◆ **SUPPLIED TEXT**
※

How Robotic Process Automation Drives Process Improvement – and a Need for Industrial Edge Infrastructure

This audio was created using Microsoft Azure Speech Services

Artificial intelligence (AI) is poised to dramatically increase productivity and profitability for commercial and industrial companies by automating responses to events in real time – if companies have the appropriate industrial edge infrastructure on site to deliver the performance the technology requires.

AI technologies such as robotic process automation (RPA) make it possible to free up humans from repetitive tasks and instead have them focus on more strategic endeavors. RPA can process vast amounts of data in milliseconds, setting the stage for applications ranging from predictive maintenance to streamlined, digitized production and financial processes.

But to be effective, RPA must have access to significant compute resources. And given the real-time nature of the applications in industrial and commercial environments, those compute resources must be local, not in some faraway data center or in the cloud. In short, RPA demands edge computing, which means commercial and industrial companies need to explore ways to effectively deliver edge data centers to all the sites that need them – potentially dozens or hundreds of them for verticals such as retail.

robotic process automation

What RPA is and how it works

RPA is ideally suited for dealing with the vast quantities of data resulting from Industry 4.0, which involves the digitization of all sorts of applications and processes in verticals ranging from manufacturing to retail and healthcare.

As its name implies, RPA automates repetitive processes. The way it works is RPA software essentially records the steps a human takes to perform a given function, then has a computer perform those same steps – over and over, just much faster and with more accuracy than a human can.

Any process that involves doing the exact same thing over and over is ripe for automation with RPA. It can apply to order fulfillment, responding to customer emails, handing inventory reports and bills of materials, aiding with regulatory compliance and lots more.

※

Dataset records
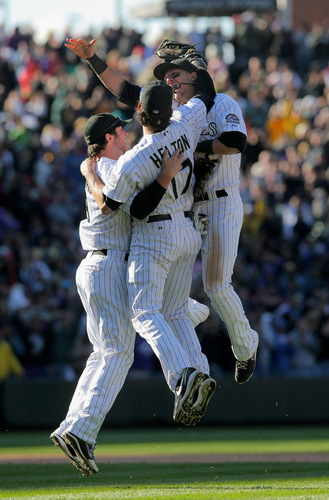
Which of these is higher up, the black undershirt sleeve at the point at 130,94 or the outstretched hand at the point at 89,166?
the black undershirt sleeve at the point at 130,94

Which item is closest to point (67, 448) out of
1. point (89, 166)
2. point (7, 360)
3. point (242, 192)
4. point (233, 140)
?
point (89, 166)

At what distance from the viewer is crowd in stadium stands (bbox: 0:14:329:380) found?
15.0 metres

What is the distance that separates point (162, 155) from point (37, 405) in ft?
26.4

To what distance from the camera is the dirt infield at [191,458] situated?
10406 millimetres

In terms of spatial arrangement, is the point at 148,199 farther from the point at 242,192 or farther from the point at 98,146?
the point at 242,192

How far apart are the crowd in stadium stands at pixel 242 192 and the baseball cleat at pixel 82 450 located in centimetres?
723

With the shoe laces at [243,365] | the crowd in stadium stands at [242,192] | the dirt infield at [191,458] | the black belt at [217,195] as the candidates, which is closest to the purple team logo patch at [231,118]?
the black belt at [217,195]

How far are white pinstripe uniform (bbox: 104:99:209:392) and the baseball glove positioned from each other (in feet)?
1.65

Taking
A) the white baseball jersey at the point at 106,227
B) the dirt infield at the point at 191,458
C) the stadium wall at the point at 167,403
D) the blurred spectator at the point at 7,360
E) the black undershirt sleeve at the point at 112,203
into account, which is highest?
the black undershirt sleeve at the point at 112,203

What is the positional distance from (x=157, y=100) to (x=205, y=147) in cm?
82

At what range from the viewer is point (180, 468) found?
9672 mm

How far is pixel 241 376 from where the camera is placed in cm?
863

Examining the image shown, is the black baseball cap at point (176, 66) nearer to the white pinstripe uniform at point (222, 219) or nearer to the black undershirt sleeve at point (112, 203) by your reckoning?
the white pinstripe uniform at point (222, 219)

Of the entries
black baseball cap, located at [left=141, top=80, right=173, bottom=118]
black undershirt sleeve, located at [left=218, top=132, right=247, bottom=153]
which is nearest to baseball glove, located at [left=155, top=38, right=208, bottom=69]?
black undershirt sleeve, located at [left=218, top=132, right=247, bottom=153]
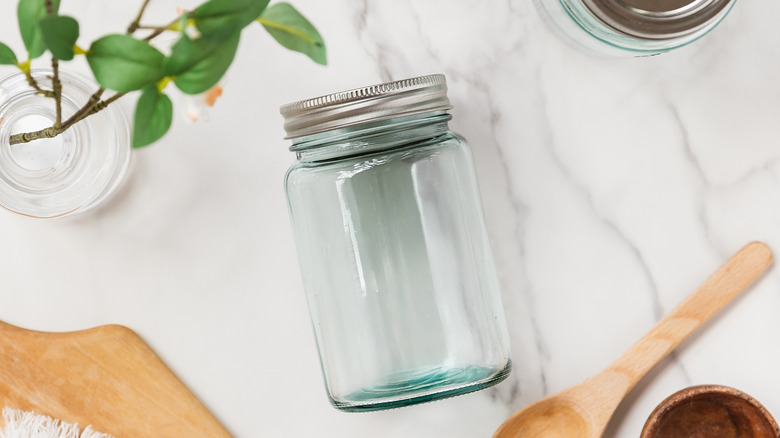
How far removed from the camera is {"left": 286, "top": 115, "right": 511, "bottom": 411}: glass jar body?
0.51 metres

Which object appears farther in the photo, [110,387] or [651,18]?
[110,387]

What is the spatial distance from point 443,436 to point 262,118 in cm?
31

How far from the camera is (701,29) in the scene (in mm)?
482

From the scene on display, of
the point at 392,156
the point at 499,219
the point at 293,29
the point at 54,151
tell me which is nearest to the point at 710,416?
the point at 499,219

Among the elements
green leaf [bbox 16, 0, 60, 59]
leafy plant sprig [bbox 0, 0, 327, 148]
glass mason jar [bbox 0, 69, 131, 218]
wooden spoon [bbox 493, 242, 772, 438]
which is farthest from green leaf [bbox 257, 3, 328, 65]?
wooden spoon [bbox 493, 242, 772, 438]

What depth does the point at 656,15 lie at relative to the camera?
47cm

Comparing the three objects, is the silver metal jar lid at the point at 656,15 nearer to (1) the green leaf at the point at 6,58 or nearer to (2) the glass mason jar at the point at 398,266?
(2) the glass mason jar at the point at 398,266

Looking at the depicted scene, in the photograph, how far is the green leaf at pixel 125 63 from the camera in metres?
0.34

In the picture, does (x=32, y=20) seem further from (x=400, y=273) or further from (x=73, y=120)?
(x=400, y=273)

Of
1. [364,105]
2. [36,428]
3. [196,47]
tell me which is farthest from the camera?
[36,428]

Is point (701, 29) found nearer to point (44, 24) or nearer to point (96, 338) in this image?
point (44, 24)

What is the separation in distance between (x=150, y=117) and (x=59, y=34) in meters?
0.06

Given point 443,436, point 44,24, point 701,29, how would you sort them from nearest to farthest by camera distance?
point 44,24 → point 701,29 → point 443,436

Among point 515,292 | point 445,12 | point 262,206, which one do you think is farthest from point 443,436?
point 445,12
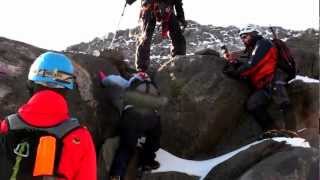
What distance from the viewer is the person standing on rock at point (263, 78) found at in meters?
10.5

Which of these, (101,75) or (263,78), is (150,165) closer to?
(101,75)

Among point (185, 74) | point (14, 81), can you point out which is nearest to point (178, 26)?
point (185, 74)

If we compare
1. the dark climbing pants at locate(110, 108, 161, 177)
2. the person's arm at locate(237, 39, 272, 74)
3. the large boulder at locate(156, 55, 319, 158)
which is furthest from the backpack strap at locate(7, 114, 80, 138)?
the person's arm at locate(237, 39, 272, 74)

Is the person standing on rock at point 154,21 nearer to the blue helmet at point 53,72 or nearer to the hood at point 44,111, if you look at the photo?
the blue helmet at point 53,72

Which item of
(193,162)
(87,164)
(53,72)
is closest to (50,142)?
(87,164)

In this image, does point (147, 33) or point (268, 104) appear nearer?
point (268, 104)

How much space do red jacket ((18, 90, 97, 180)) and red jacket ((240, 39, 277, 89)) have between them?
22.3ft

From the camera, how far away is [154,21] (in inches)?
438

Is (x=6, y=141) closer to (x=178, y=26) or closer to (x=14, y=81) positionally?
(x=14, y=81)

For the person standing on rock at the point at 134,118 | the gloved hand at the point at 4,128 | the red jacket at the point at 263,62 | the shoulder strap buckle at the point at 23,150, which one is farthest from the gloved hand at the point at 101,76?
the shoulder strap buckle at the point at 23,150

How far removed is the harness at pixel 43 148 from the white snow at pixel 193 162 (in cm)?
556

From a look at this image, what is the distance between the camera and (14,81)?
30.5 feet

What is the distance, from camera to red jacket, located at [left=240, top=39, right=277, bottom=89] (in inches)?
410

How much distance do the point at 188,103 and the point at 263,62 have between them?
5.63 feet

※

◆ **REQUIRED TASKS**
a – Check each statement against the robotic process automation article and answer yes or no, quoting the words of the article that decide it: (i) The compute resources RPA relies on should be located in the cloud. (ii) RPA software records the steps a human takes to carry out a function. (iii) Verticals such as retail would typically need only a single edge data center.
b – Turn the paragraph of the robotic process automation article that begins "But to be effective" into a short bulleted list that keeps its main facts.
c – Carry on writing the robotic process automation article from the point where it stops.
The records were drawn from a separate source.

◆ **ANSWERS GIVEN**
a –
(i) No: "those compute resources must be local, not in some faraway data center or in the cloud."
(ii) Yes: "RPA software essentially records the steps a human takes to perform a given function"
(iii) No: "potentially dozens or hundreds of them for verticals such as retail."

b –
- RPA needs significant compute resources to be effective.
- Industrial and commercial applications run in real time, so those resources must be local rather than in a distant data center or the cloud.
- RPA therefore demands edge computing.
- Commercial and industrial companies must find ways to deliver edge data centers to every site that needs them. For verticals such as retail, that could mean dozens or hundreds of sites.

c –
Consider predictive maintenance in an industrial setting. A given machine generates a constant stream of data reporting on its status. Normally, a human would look at that data and try to identify variations from a normal baseline status. Probably, he’d be looking at a chart after the fact, not in real time – because humans just can’t keep up.

RPA automates the task and reads the data in real time, raising a flag only when a variation is identified, at which point a human can step in and determine whether it’s an issue that requires addressing. Not only does the company get machine status data more quickly, but it frees up the human to do more strategic (and interesting) work, delivering added value to the organization.

The same technology can be used in all sorts of applications, such as to help with production. An RPA application could be used to perform input and output checks on raw materials, to determine what materials are needed, and when. RPA can also be used to track production hours and materials used, to help predict the final cost of goods. Importantly, it also dramatically reduces the possibility of human error.

RPA requires industrial edge infrastructure

All of these applications happen in real-time, and thus require low latency computing, driving the need for edge data centers.

Edge data center requirements are much the same as those in a traditional data center, including robust compute, storage and network resources as well as sound physical and cyber security. But it all has to be delivered in a much smaller package.

That’s where micro data centers come in. They come in various form factors but generally are self-enclosed units that include all the required power, cooling and power protection infrastructure. Customers can get them configured with the exact compute, storage and network technology they want, following reference architectures that ensure it’ll all work well together. And micro data centers can be configured either in the factory or by a systems integrator, so they’re ready to go when delivered on site. That reduces time to value and is also an important consideration when there are no IT resources on site.

Many micro data center options – and partners

Schneider Electric, of course, has a range of micro data center solutions to choose from, whether you need something that can handle a harsh outdoor or plant floor environment or one that blends nicely into a retail establishment. We also have relationships with a number of alliance partners, whose compute, storage and networking infrastructure are all certified to work seamlessly in our micro data center enclosures. Put it all together and you’ll have everything you need to make AI and RPA pay off for your organization. For more information on our Commercial and Industrial solutions, please visit our industrial business continuity site.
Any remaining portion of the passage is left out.